Shepherd stated in a 2011 interview that he began playing guitar in earnest at age seven, about six months after meeting and being "pretty mesmerized" by Stevie Ray Vaughan, Labor Day weekend in 1984, at one of his father's promoted concerts. His self-taught method employed a process of learning one note at a time, playing and rewinding cassette tapes, using "a cheap Yamaha wanna-be Stratocaster ... made out of plywood, basically", and learning to play by following along with material from his father's record collection.
Blues musician Bryan Lee invited the then-13-year-old Shepherd to play guitar onstage. He subsequently made demo tapes, and a video was shot at Shepherd's first performance at the Red River Revel Arts Festival in Shreveport.
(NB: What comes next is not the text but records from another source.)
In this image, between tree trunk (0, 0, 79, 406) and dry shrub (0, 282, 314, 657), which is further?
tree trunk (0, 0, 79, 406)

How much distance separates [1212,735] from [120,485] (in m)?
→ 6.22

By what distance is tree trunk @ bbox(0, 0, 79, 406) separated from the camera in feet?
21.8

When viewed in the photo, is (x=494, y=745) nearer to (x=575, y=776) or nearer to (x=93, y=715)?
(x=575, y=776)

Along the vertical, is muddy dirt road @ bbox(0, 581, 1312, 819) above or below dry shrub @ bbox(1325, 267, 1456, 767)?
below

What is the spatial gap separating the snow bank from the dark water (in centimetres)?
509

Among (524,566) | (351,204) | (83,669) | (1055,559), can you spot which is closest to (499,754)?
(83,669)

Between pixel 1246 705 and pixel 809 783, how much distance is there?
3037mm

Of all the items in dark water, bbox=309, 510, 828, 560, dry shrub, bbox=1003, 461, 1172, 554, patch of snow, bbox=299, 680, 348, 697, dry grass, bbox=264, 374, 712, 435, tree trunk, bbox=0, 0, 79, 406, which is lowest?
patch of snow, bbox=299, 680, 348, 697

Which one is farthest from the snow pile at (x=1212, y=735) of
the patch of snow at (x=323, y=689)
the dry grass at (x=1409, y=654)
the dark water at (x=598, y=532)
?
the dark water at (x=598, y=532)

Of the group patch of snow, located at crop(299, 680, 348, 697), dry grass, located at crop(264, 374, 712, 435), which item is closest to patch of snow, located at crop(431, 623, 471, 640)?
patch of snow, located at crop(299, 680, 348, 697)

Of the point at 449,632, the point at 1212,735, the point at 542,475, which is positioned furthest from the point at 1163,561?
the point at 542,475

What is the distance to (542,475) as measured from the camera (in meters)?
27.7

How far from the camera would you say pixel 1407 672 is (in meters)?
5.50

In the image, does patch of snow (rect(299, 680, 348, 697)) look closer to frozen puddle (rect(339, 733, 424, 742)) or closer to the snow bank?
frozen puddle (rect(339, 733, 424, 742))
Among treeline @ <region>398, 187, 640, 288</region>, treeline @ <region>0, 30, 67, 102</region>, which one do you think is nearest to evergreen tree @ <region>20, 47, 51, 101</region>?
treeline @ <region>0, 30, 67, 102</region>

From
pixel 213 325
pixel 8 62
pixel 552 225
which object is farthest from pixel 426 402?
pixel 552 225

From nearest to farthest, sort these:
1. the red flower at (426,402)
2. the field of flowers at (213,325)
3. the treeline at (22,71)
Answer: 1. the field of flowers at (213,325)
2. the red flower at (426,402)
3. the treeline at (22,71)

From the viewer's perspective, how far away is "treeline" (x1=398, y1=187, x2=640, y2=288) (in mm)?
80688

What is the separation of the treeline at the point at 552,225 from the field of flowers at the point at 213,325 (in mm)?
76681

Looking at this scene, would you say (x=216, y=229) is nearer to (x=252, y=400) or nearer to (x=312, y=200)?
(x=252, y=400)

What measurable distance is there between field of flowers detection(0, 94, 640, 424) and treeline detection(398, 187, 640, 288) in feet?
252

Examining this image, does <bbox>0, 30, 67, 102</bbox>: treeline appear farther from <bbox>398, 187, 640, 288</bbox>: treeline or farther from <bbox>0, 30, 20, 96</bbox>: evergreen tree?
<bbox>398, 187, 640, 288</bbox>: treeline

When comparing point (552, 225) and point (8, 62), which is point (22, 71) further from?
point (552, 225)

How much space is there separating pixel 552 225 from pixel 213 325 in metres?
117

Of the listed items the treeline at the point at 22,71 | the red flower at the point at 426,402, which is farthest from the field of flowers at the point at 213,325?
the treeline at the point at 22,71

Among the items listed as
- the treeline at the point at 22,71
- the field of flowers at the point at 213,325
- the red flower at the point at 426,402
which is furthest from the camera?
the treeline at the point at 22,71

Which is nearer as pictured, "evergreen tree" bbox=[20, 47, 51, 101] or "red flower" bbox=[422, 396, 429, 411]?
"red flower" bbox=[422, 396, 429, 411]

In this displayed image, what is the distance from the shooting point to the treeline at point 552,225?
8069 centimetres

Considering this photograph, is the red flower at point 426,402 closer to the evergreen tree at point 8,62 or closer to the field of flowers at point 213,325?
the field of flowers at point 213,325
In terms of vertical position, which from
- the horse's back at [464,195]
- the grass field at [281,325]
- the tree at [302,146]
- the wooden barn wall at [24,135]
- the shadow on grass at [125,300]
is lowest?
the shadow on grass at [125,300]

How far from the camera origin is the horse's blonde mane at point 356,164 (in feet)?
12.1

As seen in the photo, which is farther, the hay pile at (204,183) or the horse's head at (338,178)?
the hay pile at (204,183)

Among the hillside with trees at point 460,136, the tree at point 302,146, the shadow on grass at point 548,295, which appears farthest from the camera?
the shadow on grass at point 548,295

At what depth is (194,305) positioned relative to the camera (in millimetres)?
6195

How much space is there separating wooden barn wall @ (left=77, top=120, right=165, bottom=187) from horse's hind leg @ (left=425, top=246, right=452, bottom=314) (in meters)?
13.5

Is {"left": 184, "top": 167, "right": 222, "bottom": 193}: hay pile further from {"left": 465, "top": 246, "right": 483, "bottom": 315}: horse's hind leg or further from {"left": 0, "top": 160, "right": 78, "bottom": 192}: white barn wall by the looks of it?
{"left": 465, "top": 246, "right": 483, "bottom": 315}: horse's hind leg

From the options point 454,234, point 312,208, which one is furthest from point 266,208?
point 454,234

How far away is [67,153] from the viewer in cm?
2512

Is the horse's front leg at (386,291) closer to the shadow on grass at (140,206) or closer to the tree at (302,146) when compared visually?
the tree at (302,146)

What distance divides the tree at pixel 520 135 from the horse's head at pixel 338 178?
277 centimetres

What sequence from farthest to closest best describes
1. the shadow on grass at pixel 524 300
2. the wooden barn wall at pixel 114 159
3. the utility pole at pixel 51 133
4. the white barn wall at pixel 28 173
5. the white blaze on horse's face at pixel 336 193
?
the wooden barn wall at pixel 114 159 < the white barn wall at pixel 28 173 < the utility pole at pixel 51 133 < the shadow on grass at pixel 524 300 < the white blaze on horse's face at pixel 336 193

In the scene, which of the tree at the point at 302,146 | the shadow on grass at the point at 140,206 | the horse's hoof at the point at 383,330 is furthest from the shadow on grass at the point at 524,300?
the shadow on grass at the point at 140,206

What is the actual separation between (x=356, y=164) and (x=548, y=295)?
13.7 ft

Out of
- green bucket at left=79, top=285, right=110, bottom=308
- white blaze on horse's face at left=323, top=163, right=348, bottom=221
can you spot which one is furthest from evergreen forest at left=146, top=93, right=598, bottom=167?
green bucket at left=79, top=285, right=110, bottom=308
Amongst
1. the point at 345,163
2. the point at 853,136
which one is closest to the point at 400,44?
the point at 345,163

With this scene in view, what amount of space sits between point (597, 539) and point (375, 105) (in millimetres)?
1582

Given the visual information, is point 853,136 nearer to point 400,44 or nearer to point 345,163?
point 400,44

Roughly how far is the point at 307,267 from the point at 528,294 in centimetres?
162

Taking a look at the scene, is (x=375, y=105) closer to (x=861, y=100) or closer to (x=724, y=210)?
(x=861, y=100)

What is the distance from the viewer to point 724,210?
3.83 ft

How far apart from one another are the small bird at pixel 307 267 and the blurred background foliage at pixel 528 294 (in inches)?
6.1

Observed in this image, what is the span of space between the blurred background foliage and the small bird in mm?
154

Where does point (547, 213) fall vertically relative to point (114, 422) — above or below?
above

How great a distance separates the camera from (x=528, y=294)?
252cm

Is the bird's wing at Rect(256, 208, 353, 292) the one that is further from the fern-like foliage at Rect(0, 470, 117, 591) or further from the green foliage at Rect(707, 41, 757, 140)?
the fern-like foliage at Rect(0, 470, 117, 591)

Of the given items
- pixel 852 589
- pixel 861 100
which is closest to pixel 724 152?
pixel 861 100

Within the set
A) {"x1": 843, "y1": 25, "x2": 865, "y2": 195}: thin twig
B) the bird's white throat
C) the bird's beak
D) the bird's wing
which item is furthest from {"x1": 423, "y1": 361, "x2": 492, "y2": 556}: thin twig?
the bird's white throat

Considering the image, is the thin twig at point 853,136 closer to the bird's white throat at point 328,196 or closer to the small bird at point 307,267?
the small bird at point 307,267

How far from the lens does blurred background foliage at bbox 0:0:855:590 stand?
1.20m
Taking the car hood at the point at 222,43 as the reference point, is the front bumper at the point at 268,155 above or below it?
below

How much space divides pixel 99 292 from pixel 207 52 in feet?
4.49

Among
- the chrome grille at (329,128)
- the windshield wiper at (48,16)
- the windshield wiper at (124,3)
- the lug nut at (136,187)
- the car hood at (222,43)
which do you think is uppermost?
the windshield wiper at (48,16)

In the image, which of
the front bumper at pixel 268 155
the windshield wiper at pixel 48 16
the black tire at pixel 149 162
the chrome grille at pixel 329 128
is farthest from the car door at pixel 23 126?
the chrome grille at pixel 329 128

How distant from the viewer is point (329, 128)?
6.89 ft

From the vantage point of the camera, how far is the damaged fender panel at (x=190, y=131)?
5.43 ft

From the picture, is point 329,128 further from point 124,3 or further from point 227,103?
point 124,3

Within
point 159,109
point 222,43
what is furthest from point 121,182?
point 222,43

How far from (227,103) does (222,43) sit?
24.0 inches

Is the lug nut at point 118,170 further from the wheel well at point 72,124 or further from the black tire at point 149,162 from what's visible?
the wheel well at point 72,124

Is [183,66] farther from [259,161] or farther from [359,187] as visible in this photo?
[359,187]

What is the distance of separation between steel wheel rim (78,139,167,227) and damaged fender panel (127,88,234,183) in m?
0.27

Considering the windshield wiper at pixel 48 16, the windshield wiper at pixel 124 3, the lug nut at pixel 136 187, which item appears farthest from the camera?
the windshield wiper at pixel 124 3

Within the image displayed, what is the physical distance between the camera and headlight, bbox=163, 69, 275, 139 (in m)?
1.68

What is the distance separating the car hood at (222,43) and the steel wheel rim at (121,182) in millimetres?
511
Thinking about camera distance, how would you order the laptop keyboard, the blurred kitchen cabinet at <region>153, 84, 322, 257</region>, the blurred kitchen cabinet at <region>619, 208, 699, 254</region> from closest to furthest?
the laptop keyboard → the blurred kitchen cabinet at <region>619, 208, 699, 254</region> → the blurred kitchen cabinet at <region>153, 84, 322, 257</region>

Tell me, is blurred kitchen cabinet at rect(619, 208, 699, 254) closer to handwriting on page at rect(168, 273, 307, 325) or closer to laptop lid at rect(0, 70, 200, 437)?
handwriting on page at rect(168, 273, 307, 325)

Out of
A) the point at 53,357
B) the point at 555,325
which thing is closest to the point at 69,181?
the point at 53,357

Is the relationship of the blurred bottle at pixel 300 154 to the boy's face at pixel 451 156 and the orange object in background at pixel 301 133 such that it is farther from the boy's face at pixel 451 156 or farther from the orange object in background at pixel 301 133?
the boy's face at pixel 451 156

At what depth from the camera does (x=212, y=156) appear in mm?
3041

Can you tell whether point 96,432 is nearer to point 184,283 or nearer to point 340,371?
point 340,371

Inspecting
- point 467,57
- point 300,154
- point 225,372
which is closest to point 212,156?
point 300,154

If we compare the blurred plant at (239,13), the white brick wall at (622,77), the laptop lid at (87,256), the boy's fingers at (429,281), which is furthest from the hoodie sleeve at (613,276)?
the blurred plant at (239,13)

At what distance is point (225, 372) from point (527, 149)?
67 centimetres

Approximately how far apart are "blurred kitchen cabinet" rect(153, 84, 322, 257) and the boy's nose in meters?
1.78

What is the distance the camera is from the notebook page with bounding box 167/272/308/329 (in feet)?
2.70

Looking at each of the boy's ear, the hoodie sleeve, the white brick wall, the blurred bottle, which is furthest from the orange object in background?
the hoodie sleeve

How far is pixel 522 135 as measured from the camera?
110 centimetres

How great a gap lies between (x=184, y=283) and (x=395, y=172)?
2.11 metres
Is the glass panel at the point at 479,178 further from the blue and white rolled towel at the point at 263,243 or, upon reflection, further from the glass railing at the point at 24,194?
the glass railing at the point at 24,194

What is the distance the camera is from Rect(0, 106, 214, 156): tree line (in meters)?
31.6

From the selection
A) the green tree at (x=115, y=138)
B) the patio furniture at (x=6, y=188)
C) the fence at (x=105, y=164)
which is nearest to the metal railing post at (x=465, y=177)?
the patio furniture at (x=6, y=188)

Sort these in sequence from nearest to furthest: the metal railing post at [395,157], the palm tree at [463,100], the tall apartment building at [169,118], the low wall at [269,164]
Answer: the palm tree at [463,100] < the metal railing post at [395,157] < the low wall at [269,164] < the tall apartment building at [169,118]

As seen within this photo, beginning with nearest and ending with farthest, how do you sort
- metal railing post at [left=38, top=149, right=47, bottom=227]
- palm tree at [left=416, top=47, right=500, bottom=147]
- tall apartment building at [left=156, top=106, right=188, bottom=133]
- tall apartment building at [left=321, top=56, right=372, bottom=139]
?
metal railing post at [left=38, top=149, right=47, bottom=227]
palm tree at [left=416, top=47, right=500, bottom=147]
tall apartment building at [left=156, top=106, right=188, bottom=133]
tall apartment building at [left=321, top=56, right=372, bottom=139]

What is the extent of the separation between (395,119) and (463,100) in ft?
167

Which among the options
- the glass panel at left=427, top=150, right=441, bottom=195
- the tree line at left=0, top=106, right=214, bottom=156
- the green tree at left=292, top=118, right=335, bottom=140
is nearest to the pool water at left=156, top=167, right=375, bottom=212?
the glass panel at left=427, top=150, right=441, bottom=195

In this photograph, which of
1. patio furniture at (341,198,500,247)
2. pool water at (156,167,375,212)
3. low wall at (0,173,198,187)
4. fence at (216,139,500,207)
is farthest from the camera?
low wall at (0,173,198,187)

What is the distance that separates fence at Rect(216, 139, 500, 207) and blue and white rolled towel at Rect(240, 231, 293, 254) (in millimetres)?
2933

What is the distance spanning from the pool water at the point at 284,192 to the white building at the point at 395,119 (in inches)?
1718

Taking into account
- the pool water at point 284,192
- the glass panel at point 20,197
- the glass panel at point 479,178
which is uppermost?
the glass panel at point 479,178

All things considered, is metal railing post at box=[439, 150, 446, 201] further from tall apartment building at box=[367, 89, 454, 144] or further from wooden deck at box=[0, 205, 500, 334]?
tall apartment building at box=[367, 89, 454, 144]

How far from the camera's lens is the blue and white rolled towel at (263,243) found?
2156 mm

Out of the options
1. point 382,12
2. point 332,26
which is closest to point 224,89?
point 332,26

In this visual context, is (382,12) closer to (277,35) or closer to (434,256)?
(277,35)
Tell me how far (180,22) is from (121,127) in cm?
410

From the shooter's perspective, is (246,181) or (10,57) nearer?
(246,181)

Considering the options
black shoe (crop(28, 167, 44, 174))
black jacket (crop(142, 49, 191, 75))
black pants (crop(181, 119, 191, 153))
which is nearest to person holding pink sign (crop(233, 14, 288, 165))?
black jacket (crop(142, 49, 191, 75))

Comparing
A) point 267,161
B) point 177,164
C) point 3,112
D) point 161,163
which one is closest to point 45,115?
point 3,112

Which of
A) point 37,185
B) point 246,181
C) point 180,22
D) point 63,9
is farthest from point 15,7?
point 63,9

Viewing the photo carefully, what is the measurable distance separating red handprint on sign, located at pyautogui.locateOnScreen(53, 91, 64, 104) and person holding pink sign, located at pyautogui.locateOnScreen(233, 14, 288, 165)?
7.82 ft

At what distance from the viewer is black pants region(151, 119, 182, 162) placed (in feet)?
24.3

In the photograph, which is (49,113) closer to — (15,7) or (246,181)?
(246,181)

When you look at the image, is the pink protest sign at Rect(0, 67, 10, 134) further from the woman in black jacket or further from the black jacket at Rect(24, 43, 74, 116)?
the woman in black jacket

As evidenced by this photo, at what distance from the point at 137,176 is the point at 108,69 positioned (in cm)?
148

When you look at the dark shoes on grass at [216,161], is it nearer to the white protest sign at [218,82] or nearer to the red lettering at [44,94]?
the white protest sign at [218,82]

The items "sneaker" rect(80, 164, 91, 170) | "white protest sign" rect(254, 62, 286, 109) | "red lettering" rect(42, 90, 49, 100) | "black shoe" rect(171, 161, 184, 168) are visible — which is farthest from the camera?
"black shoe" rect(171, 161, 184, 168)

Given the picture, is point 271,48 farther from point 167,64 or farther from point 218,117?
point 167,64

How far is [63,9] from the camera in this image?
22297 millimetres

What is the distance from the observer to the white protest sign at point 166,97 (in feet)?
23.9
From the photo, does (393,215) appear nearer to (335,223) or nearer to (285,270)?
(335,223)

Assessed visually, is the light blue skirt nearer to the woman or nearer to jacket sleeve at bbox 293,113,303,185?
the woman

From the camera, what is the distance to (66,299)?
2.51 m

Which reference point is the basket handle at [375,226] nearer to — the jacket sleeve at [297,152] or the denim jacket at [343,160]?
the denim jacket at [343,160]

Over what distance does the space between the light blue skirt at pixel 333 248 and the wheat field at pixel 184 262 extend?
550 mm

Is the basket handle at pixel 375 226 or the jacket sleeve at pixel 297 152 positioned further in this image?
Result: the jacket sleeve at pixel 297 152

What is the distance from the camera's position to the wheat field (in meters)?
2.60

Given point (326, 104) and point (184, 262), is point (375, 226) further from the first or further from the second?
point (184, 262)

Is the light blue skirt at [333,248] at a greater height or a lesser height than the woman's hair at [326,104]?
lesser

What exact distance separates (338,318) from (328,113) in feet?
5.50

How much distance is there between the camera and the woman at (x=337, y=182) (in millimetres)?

It was this video performance that impressed Giant Records chief Irving Azoff enough to sign Shepherd to a multiple album record deal.
Beginning in 1995, Shepherd took seven singles into the Top 10, and holds the record for the longest-running album on the Billboard Blues Charts with Trouble Is.... In 1996, Shepherd began a longtime collaboration with vocalist Noah Hunt, who provided the vocals for Shepherd's signature song, "Blue on Black". Shepherd has been nominated for five Grammy Awards, and has received two Billboard Music Awards, two Blues Music Awards, and two Orville H. Gibson Awards.
In 2000, Shepherd played guitar on the end title theme for the animated feature Batman Beyond: Return of the Joker.
In 2007, he released a critically acclaimed and two-time Grammy nominated DVD–CD project, 10 Days Out: Blues from the Backroads. This documents Shepherd as he travels the country to jam with and interview the last of the authentic blues musicians. As they tour the back-roads, Shepherd, with members of the Double Trouble Band, play with a host of blues greats including Clarence "Gatemouth" Brown and Bryan Lee, Buddy Flett (with whom he jams at Lead Belly's grave), B. B. King, blues harp master Jerry "Boogie" McCain, Cootie Stark, Neal Pattman, John Dee Holeman, Etta Baker, Henry Townsend with Honeyboy Edwards, and a concert session with the surviving members of Muddy Waters' and Howlin' Wolf's bands, including Hubert Sumlin, Willie "Big Eyes" Smith and Pinetop Perkins.
In September 2008, Fender Musical Instruments Corp. released the Kenny Wayne Shepherd Signature Series Stratocaster, designed exclusively by Shepherd. In 2010, Shepherd was nominated for a Grammy for Live in Chicago, which featured performances with Hubert Sumlin, Willie "Big Eyes" Smith, Buddy Flett, and Bryan Lee. In 2011, Shepherd released his seventh CD, titled How I Go, on Roadrunner Records.